Os Projetos de Lei em questão visam introduzir no Brasil uma Lei Brasileira de Liberdade, Responsabilidade e Transparência na Internet, por meio de dispositivos relativos a pontos como (a) novas regras a respeito da responsabilização de intermediários na Internet; (b) medidas a serem adotadas por plataformas de redes sociais que proporcionem o combate à disseminação de desinformação e notícias falsas; (c) recomendações de transparência; e, por fim, (d) sanções aplicáveis a disseminação de informações falsas e tipificação da conduta de disseminação por agentes públicos como crime de responsabilidade. 

De uma maneira geral, entendemos a preocupação com mecanismos capazes de combater a disseminação das notícias falsas online, ao passo que determinadas práticas online têm se mostrado cada vez mais nocivas contra a garantia do direito de acesso à informação e uma Internet segura. No entanto, é importante ressaltar a importância da preservação do modelo de responsabilização de intermediários introduzido pelo Marco Civil da Internet, ao passo que a lei se preocupou em salvaguardar os direitos dos usuários, promover uma inferência mínima na Internet e garantir o exercício de liberdades e direitos fundamentais como a Liberdade de Expressão.

Em função disso, o presente posicionamento traz alguns pontos sobre os Projetos de Lei em questão, bem como os possíveis riscos apresentados por alguns dispositivos. Para tal, será dividido nas seguintes sessões: 

  1. Conceitos e vedações do artigo 5º;
  2. Modelo de responsabilidade civil de plataformas criado pelo projeto de lei;
  3. Transparência das plataformas;
  4. Confusão entre conteúdo patrocinado e impulsionamento; 
  5. Criptografia como ferramenta de garantia de direitos; e 
  6. Considerações finais.

::::::

INSTRUÇÕES DA TAREFA
Escreva a continuação do posicionamento sobre os Projetos de Lei de liberdade, responsabilidade e transparência na Internet, começando logo após a lista de seções.

::::::

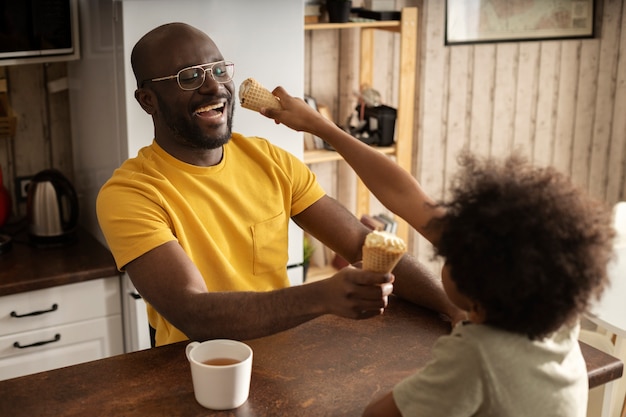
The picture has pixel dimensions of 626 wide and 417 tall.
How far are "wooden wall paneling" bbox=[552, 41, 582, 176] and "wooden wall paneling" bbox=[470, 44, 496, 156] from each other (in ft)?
1.44

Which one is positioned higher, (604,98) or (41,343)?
(604,98)

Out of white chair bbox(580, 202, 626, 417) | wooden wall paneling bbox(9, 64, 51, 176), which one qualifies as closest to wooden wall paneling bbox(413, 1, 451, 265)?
white chair bbox(580, 202, 626, 417)

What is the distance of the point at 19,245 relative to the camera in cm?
286

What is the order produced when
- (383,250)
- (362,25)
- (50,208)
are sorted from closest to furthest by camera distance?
(383,250) → (50,208) → (362,25)

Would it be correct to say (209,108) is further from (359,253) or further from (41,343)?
(41,343)

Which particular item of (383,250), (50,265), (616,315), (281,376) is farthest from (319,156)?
(383,250)

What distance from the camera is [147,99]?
2008mm

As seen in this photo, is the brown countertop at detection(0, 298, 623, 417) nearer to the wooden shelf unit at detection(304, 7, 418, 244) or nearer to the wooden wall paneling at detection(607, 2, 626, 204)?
the wooden shelf unit at detection(304, 7, 418, 244)

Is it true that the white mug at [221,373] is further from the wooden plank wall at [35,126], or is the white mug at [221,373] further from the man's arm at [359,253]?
the wooden plank wall at [35,126]

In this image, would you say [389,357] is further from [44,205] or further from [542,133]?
[542,133]

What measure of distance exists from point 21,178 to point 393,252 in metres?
2.12

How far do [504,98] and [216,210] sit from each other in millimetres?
2542

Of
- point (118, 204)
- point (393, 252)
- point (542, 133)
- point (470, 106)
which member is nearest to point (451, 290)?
point (393, 252)

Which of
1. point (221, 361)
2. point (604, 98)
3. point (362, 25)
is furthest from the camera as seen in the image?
point (604, 98)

::::::

RESPOSTA
A presente manifestação usou como base o texto do PL 1429/2020 disponível para consulta pública no site e-Democracia [3]

 

1. Conceitos e vedações do artigo 5º

O PL traz alguns conceitos que merecem aprimoramento para que não resultem em eventuais limitações impostas à liberdade de expressão ou de outros comportamentos online, como o anonimato, ferramenta necessária para proteger usuários do capitalismo de plataformas e até mesmo para garantir o direito de acesso à informação. De uma maneira geral, temos preocupações com as  seguintes definições: (a) desinformação; (b) Conta inautêntica; e (c) disseminadores artificiais.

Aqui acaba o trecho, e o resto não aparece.